SchemaRegistry.CURRENT_VERSION = 2

# Step 2: register the handler that upgrades v1 → v2 payloads.
@SchemaRegistry.register_migration("myapp.process_order", from_version=1)
def migrate_v1_to_v2(args, kwargs):
    # Old signature: process_order(order_id)
    # New signature: process_order(order_id, region="global")
    kwargs.setdefault("region", "global")
    return args, kwargs

Bump CURRENT_VERSION before registering the migration

The migration loop runs as while payload_version < CURRENT_VERSION. If you register a migration but don't bump CURRENT_VERSION, the loop never runs and old payloads reach your function with the old signature — causing a TypeError. Relier logs a warning at startup if this misconfiguration is detected.

Old payloads in the queue are automatically migrated when picked up. No failed tasks, no manual intervention, no deploy window restrictions.
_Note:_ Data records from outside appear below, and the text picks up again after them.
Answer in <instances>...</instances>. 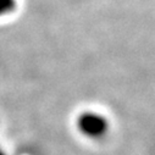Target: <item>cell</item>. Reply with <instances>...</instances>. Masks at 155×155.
I'll return each mask as SVG.
<instances>
[{"mask_svg": "<svg viewBox=\"0 0 155 155\" xmlns=\"http://www.w3.org/2000/svg\"><path fill=\"white\" fill-rule=\"evenodd\" d=\"M74 124L78 133L91 140H101L110 131V122L105 115L93 110H86L78 114Z\"/></svg>", "mask_w": 155, "mask_h": 155, "instance_id": "obj_1", "label": "cell"}, {"mask_svg": "<svg viewBox=\"0 0 155 155\" xmlns=\"http://www.w3.org/2000/svg\"><path fill=\"white\" fill-rule=\"evenodd\" d=\"M16 9V0H0V17L11 14Z\"/></svg>", "mask_w": 155, "mask_h": 155, "instance_id": "obj_2", "label": "cell"}, {"mask_svg": "<svg viewBox=\"0 0 155 155\" xmlns=\"http://www.w3.org/2000/svg\"><path fill=\"white\" fill-rule=\"evenodd\" d=\"M0 155H8V154L5 153V150H3L2 148H0Z\"/></svg>", "mask_w": 155, "mask_h": 155, "instance_id": "obj_3", "label": "cell"}]
</instances>
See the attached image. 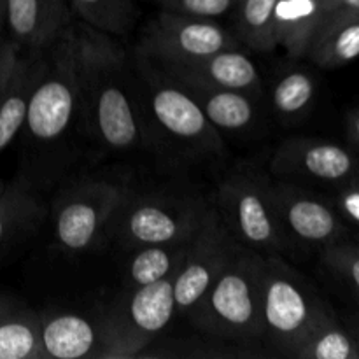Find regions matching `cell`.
Wrapping results in <instances>:
<instances>
[{"label":"cell","mask_w":359,"mask_h":359,"mask_svg":"<svg viewBox=\"0 0 359 359\" xmlns=\"http://www.w3.org/2000/svg\"><path fill=\"white\" fill-rule=\"evenodd\" d=\"M321 262L359 298V245L339 241L321 249Z\"/></svg>","instance_id":"83f0119b"},{"label":"cell","mask_w":359,"mask_h":359,"mask_svg":"<svg viewBox=\"0 0 359 359\" xmlns=\"http://www.w3.org/2000/svg\"><path fill=\"white\" fill-rule=\"evenodd\" d=\"M195 231L189 237L179 238L174 242L142 245V248L133 249V255L126 263L125 270L126 287L146 286V284H153L156 280L177 273L184 262L186 251H188Z\"/></svg>","instance_id":"44dd1931"},{"label":"cell","mask_w":359,"mask_h":359,"mask_svg":"<svg viewBox=\"0 0 359 359\" xmlns=\"http://www.w3.org/2000/svg\"><path fill=\"white\" fill-rule=\"evenodd\" d=\"M307 56L321 69H339L359 58V14L332 16L323 23Z\"/></svg>","instance_id":"ffe728a7"},{"label":"cell","mask_w":359,"mask_h":359,"mask_svg":"<svg viewBox=\"0 0 359 359\" xmlns=\"http://www.w3.org/2000/svg\"><path fill=\"white\" fill-rule=\"evenodd\" d=\"M69 4L84 25L111 37L128 34L139 14L133 0H69Z\"/></svg>","instance_id":"4316f807"},{"label":"cell","mask_w":359,"mask_h":359,"mask_svg":"<svg viewBox=\"0 0 359 359\" xmlns=\"http://www.w3.org/2000/svg\"><path fill=\"white\" fill-rule=\"evenodd\" d=\"M69 0H6V27L23 53H42L69 28Z\"/></svg>","instance_id":"9a60e30c"},{"label":"cell","mask_w":359,"mask_h":359,"mask_svg":"<svg viewBox=\"0 0 359 359\" xmlns=\"http://www.w3.org/2000/svg\"><path fill=\"white\" fill-rule=\"evenodd\" d=\"M46 209L27 181H14L0 195V248L41 223Z\"/></svg>","instance_id":"cb8c5ba5"},{"label":"cell","mask_w":359,"mask_h":359,"mask_svg":"<svg viewBox=\"0 0 359 359\" xmlns=\"http://www.w3.org/2000/svg\"><path fill=\"white\" fill-rule=\"evenodd\" d=\"M270 172L283 181L323 182L335 188L359 177V160L354 151L337 142L294 137L273 151Z\"/></svg>","instance_id":"4fadbf2b"},{"label":"cell","mask_w":359,"mask_h":359,"mask_svg":"<svg viewBox=\"0 0 359 359\" xmlns=\"http://www.w3.org/2000/svg\"><path fill=\"white\" fill-rule=\"evenodd\" d=\"M263 340L280 356L333 312L283 255H263Z\"/></svg>","instance_id":"5b68a950"},{"label":"cell","mask_w":359,"mask_h":359,"mask_svg":"<svg viewBox=\"0 0 359 359\" xmlns=\"http://www.w3.org/2000/svg\"><path fill=\"white\" fill-rule=\"evenodd\" d=\"M347 328H349L351 335H353L354 340H356V346L359 349V316H358V318L351 319V321L347 323Z\"/></svg>","instance_id":"e575fe53"},{"label":"cell","mask_w":359,"mask_h":359,"mask_svg":"<svg viewBox=\"0 0 359 359\" xmlns=\"http://www.w3.org/2000/svg\"><path fill=\"white\" fill-rule=\"evenodd\" d=\"M137 95L149 128L168 146L186 149L193 156H221L224 140L207 119L195 98L165 70L137 53L133 63Z\"/></svg>","instance_id":"277c9868"},{"label":"cell","mask_w":359,"mask_h":359,"mask_svg":"<svg viewBox=\"0 0 359 359\" xmlns=\"http://www.w3.org/2000/svg\"><path fill=\"white\" fill-rule=\"evenodd\" d=\"M238 248L241 244L224 226L216 209L209 207L175 276L174 298L177 314H189Z\"/></svg>","instance_id":"8fae6325"},{"label":"cell","mask_w":359,"mask_h":359,"mask_svg":"<svg viewBox=\"0 0 359 359\" xmlns=\"http://www.w3.org/2000/svg\"><path fill=\"white\" fill-rule=\"evenodd\" d=\"M4 28H6V0H0V42H2Z\"/></svg>","instance_id":"d590c367"},{"label":"cell","mask_w":359,"mask_h":359,"mask_svg":"<svg viewBox=\"0 0 359 359\" xmlns=\"http://www.w3.org/2000/svg\"><path fill=\"white\" fill-rule=\"evenodd\" d=\"M238 48V41L212 18L161 9L146 27L137 53L153 62H179Z\"/></svg>","instance_id":"30bf717a"},{"label":"cell","mask_w":359,"mask_h":359,"mask_svg":"<svg viewBox=\"0 0 359 359\" xmlns=\"http://www.w3.org/2000/svg\"><path fill=\"white\" fill-rule=\"evenodd\" d=\"M325 21L321 0H277L273 14L277 46L286 49L291 58H304Z\"/></svg>","instance_id":"ac0fdd59"},{"label":"cell","mask_w":359,"mask_h":359,"mask_svg":"<svg viewBox=\"0 0 359 359\" xmlns=\"http://www.w3.org/2000/svg\"><path fill=\"white\" fill-rule=\"evenodd\" d=\"M326 11V20L340 14H359V0H321Z\"/></svg>","instance_id":"1f68e13d"},{"label":"cell","mask_w":359,"mask_h":359,"mask_svg":"<svg viewBox=\"0 0 359 359\" xmlns=\"http://www.w3.org/2000/svg\"><path fill=\"white\" fill-rule=\"evenodd\" d=\"M41 69V53L21 51L0 104V154L25 128L28 104Z\"/></svg>","instance_id":"d6986e66"},{"label":"cell","mask_w":359,"mask_h":359,"mask_svg":"<svg viewBox=\"0 0 359 359\" xmlns=\"http://www.w3.org/2000/svg\"><path fill=\"white\" fill-rule=\"evenodd\" d=\"M175 276L153 284L128 287L125 300L118 302L105 318H100L105 359L142 356L154 337L160 335L175 312Z\"/></svg>","instance_id":"52a82bcc"},{"label":"cell","mask_w":359,"mask_h":359,"mask_svg":"<svg viewBox=\"0 0 359 359\" xmlns=\"http://www.w3.org/2000/svg\"><path fill=\"white\" fill-rule=\"evenodd\" d=\"M214 209L238 244L262 255L284 256L293 249L270 195V179L265 175L252 172L228 175L217 188Z\"/></svg>","instance_id":"8992f818"},{"label":"cell","mask_w":359,"mask_h":359,"mask_svg":"<svg viewBox=\"0 0 359 359\" xmlns=\"http://www.w3.org/2000/svg\"><path fill=\"white\" fill-rule=\"evenodd\" d=\"M168 76L195 98L207 119L221 133H241L255 126L256 118H258V105H256L258 98L251 97L244 91L210 86V84L172 76V74Z\"/></svg>","instance_id":"e0dca14e"},{"label":"cell","mask_w":359,"mask_h":359,"mask_svg":"<svg viewBox=\"0 0 359 359\" xmlns=\"http://www.w3.org/2000/svg\"><path fill=\"white\" fill-rule=\"evenodd\" d=\"M330 202L347 228H353L359 233V177L335 186Z\"/></svg>","instance_id":"f546056e"},{"label":"cell","mask_w":359,"mask_h":359,"mask_svg":"<svg viewBox=\"0 0 359 359\" xmlns=\"http://www.w3.org/2000/svg\"><path fill=\"white\" fill-rule=\"evenodd\" d=\"M209 205L196 198L170 195L126 196L109 223V230L130 249L186 238L198 228Z\"/></svg>","instance_id":"ba28073f"},{"label":"cell","mask_w":359,"mask_h":359,"mask_svg":"<svg viewBox=\"0 0 359 359\" xmlns=\"http://www.w3.org/2000/svg\"><path fill=\"white\" fill-rule=\"evenodd\" d=\"M21 55V49L13 39H2L0 42V104L4 100L7 86H9L11 76H13L14 65Z\"/></svg>","instance_id":"4dcf8cb0"},{"label":"cell","mask_w":359,"mask_h":359,"mask_svg":"<svg viewBox=\"0 0 359 359\" xmlns=\"http://www.w3.org/2000/svg\"><path fill=\"white\" fill-rule=\"evenodd\" d=\"M130 191L104 179L77 182L53 205V235L67 252L88 251L107 230L112 216Z\"/></svg>","instance_id":"9c48e42d"},{"label":"cell","mask_w":359,"mask_h":359,"mask_svg":"<svg viewBox=\"0 0 359 359\" xmlns=\"http://www.w3.org/2000/svg\"><path fill=\"white\" fill-rule=\"evenodd\" d=\"M0 359H48L41 314L20 305L0 321Z\"/></svg>","instance_id":"603a6c76"},{"label":"cell","mask_w":359,"mask_h":359,"mask_svg":"<svg viewBox=\"0 0 359 359\" xmlns=\"http://www.w3.org/2000/svg\"><path fill=\"white\" fill-rule=\"evenodd\" d=\"M277 0H237L233 9L235 37L256 53L277 49L273 34V14Z\"/></svg>","instance_id":"d4e9b609"},{"label":"cell","mask_w":359,"mask_h":359,"mask_svg":"<svg viewBox=\"0 0 359 359\" xmlns=\"http://www.w3.org/2000/svg\"><path fill=\"white\" fill-rule=\"evenodd\" d=\"M20 302H16L14 298L7 297V294H0V321H2L7 314H11L14 309L20 307Z\"/></svg>","instance_id":"836d02e7"},{"label":"cell","mask_w":359,"mask_h":359,"mask_svg":"<svg viewBox=\"0 0 359 359\" xmlns=\"http://www.w3.org/2000/svg\"><path fill=\"white\" fill-rule=\"evenodd\" d=\"M318 84L312 74L302 69H290L280 74L270 91L272 111L284 123H297L312 109Z\"/></svg>","instance_id":"484cf974"},{"label":"cell","mask_w":359,"mask_h":359,"mask_svg":"<svg viewBox=\"0 0 359 359\" xmlns=\"http://www.w3.org/2000/svg\"><path fill=\"white\" fill-rule=\"evenodd\" d=\"M263 255L241 244L188 318L202 332L228 340H263Z\"/></svg>","instance_id":"7a4b0ae2"},{"label":"cell","mask_w":359,"mask_h":359,"mask_svg":"<svg viewBox=\"0 0 359 359\" xmlns=\"http://www.w3.org/2000/svg\"><path fill=\"white\" fill-rule=\"evenodd\" d=\"M83 90V123L88 133L112 153H137L153 142L137 95L133 69L111 35L77 25Z\"/></svg>","instance_id":"6da1fadb"},{"label":"cell","mask_w":359,"mask_h":359,"mask_svg":"<svg viewBox=\"0 0 359 359\" xmlns=\"http://www.w3.org/2000/svg\"><path fill=\"white\" fill-rule=\"evenodd\" d=\"M286 358L359 359V349L349 328L339 321L335 312H330L287 353Z\"/></svg>","instance_id":"7402d4cb"},{"label":"cell","mask_w":359,"mask_h":359,"mask_svg":"<svg viewBox=\"0 0 359 359\" xmlns=\"http://www.w3.org/2000/svg\"><path fill=\"white\" fill-rule=\"evenodd\" d=\"M83 121L77 25L70 23L58 41L41 53V69L28 104L25 132L39 146L65 139Z\"/></svg>","instance_id":"3957f363"},{"label":"cell","mask_w":359,"mask_h":359,"mask_svg":"<svg viewBox=\"0 0 359 359\" xmlns=\"http://www.w3.org/2000/svg\"><path fill=\"white\" fill-rule=\"evenodd\" d=\"M347 135L351 144L359 149V109H354L347 114Z\"/></svg>","instance_id":"d6a6232c"},{"label":"cell","mask_w":359,"mask_h":359,"mask_svg":"<svg viewBox=\"0 0 359 359\" xmlns=\"http://www.w3.org/2000/svg\"><path fill=\"white\" fill-rule=\"evenodd\" d=\"M6 186H7L6 182H4L2 179H0V195H2V193H4V189H6Z\"/></svg>","instance_id":"8d00e7d4"},{"label":"cell","mask_w":359,"mask_h":359,"mask_svg":"<svg viewBox=\"0 0 359 359\" xmlns=\"http://www.w3.org/2000/svg\"><path fill=\"white\" fill-rule=\"evenodd\" d=\"M270 195L291 244L326 248L344 241L349 228L332 202L302 188L298 182L270 179Z\"/></svg>","instance_id":"7c38bea8"},{"label":"cell","mask_w":359,"mask_h":359,"mask_svg":"<svg viewBox=\"0 0 359 359\" xmlns=\"http://www.w3.org/2000/svg\"><path fill=\"white\" fill-rule=\"evenodd\" d=\"M153 63H156L160 69L172 76L186 77V79L198 81V83L210 84V86L226 88V90L244 91L255 98L262 97V76H259L255 62L248 55L238 51V48L223 49V51L198 56V58Z\"/></svg>","instance_id":"5bb4252c"},{"label":"cell","mask_w":359,"mask_h":359,"mask_svg":"<svg viewBox=\"0 0 359 359\" xmlns=\"http://www.w3.org/2000/svg\"><path fill=\"white\" fill-rule=\"evenodd\" d=\"M158 2L165 11L189 14V16L212 18V20L233 13L237 6V0H158Z\"/></svg>","instance_id":"f1b7e54d"},{"label":"cell","mask_w":359,"mask_h":359,"mask_svg":"<svg viewBox=\"0 0 359 359\" xmlns=\"http://www.w3.org/2000/svg\"><path fill=\"white\" fill-rule=\"evenodd\" d=\"M42 347L48 359H105L100 319L91 321L76 312L41 314Z\"/></svg>","instance_id":"2e32d148"}]
</instances>
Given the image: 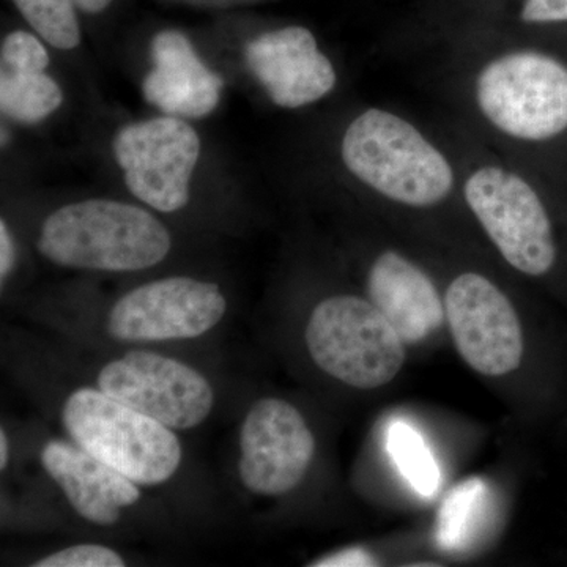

Full reference: API → SchemaRegistry.


SLO Burn Rate Monitoring

Relier tracks your task delivery rate against a target SLO (default: 99.9%). It calculates burn rates across multiple rolling windows using the same model as Google SRE:

Burn Rate Meaning
No failures at all
< 1× On or under budget, healthy
Consuming budget at exactly the target rate
> 1× Consuming budget faster than allowed
14.4× Budget exhausted in 2 hours, critical
$ rl slo status

  Relier Reliability Dashboard
  SLO target: 99.9% (43.2 min/month budget)

  Window   Burn Rate   Status
  ──────────────────────────────
  1h       0.42×       HEALTHY
  6h       0.38×       HEALTHY
  3d       0.21×       HEALTHY

Budget used: 0.3 min (0.6% of monthly)
All reliability targets are being met.

OpenTelemetry (Distributed Tracing)

Every significant event Relier produces emits an OTEL span. Set RELIER_OTEL_ENABLED=true and point RELIER_OTEL_EXPORTER_OTLP_ENDPOINT at your OTLP collector.

The span hierarchy mirrors the task lifecycle:

rl.request.admitted          ← admission control check
  rl.task.enqueue            ← task pushed to Redis queue
    rl.worker.pickup         ← worker dequeued the task
      rl.schema.migrate      ← (only if migrating from old schema version)
      rl.idempotency.check   ← (only if idempotent=True)
      rl.task.execute        ← your function runs here
        rl.heartbeat.emit    ← (periodic, every heartbeat_ttl/2 seconds)
        rl.timeout.soft      ← (only if soft timeout fires)
      rl.task.complete       ← (or rl.task.failed)
        rl.resurrection.queue  ← (only if worker died)
          rl.dlq.quarantine    ← (only if max_resurrections exceeded)

Each span carries standard attributes like rl.task.id, rl.task.name, rl.task.queue, rl.task.is_resurrection, rl.task.resurrection_count, and more.